I'd argue this mentality is exactly why so many startups fail, and fail hard. They over-optimize for being one of the "lucky few" and under-optimize for actual sustainability.




I agree with this, but not every startup's business model has the luxury of operating under that calculus. Particularly in markets with network effects or other winner-take-all dynamics. You're either first or you're dead. And at least one of your competitors will be investing big on VC-powered hyper growth. Slow and sustainable growth may increase short-term survival chances, but guarantees that you lose in the long-term.

If Instagram or AirBnb didn't plan for rapid scalability, and focused on short-term sustainability instead, they'd almost certainly be footnotes. It doesn't mean that a startup pursuing an expensive hyper-growth scalability strategy is a good investment. But a startup building a social network or B2C marketplace will never conquer the network effects without that ingredient.

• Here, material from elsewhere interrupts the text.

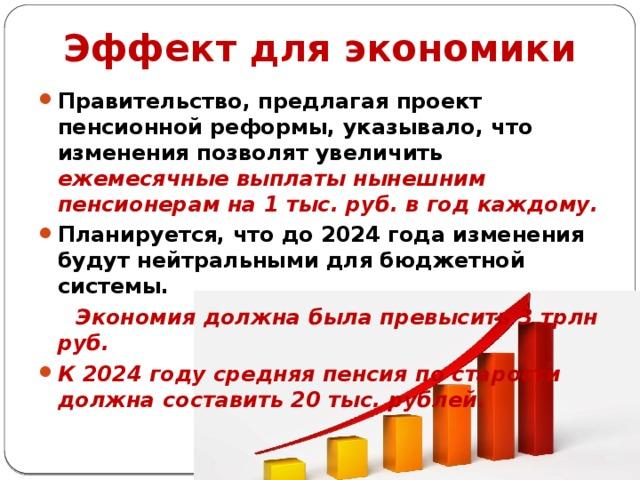 Эффект для экономики   Правительство, предлагая проект пенсионной реформы, указывало, что изменения позволят увеличить ежемесячные выплаты нынешним пенсионерам на 1 тыс. руб. в год каждому. Планируется, что до 2024 года изменения будут нейтральными для бюджетной системы.  Экономия должна была превысить 3 трлн руб.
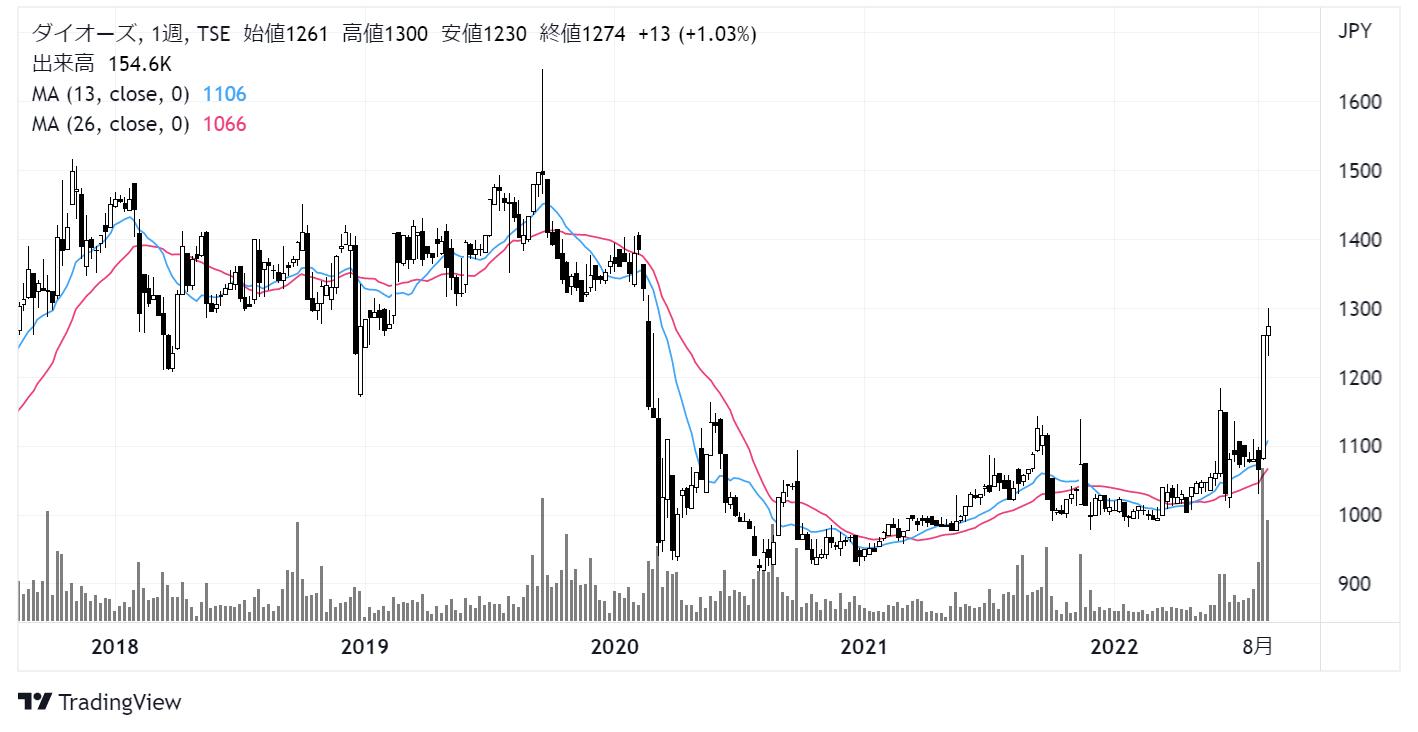 ダイオーズ(4653)株価チャート|週足5年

> Slow and sustainable growth may increase short-term survival chances, but guarantees that you lose in the long-term.

I'm arguing the exact opposite: that slow and sustainable growth is exactly how you maximize long-term success.

And there are very, very few markets that are truly "winner-take-all". They only seem that way because everybody's doing the exact thing against which I'm warning: trying to emulate and catch up to already-big players instead of carving out their niche and playing the long game.

> If Instagram or AirBnb didn't plan for rapid scalability, and focused on short-term sustainability instead, they'd almost certainly be footnotes.

Statistically speaking, they'd almost certainly have been footnotes anyway. That's the nature of startups that pursue VC-powered hypergrowth: you're counting on a heck of a lot of luck.

(And not that I'd be complaining much if those companies were footnotes, either; AirBnb in particular has done a great job of exacerbating housing crises around the world, and Instagram - like most social networks - seems to rely entirely on throwing every dark pattern imaginable at its users, even before Facebook bought it. Good riddance to the both of 'em.)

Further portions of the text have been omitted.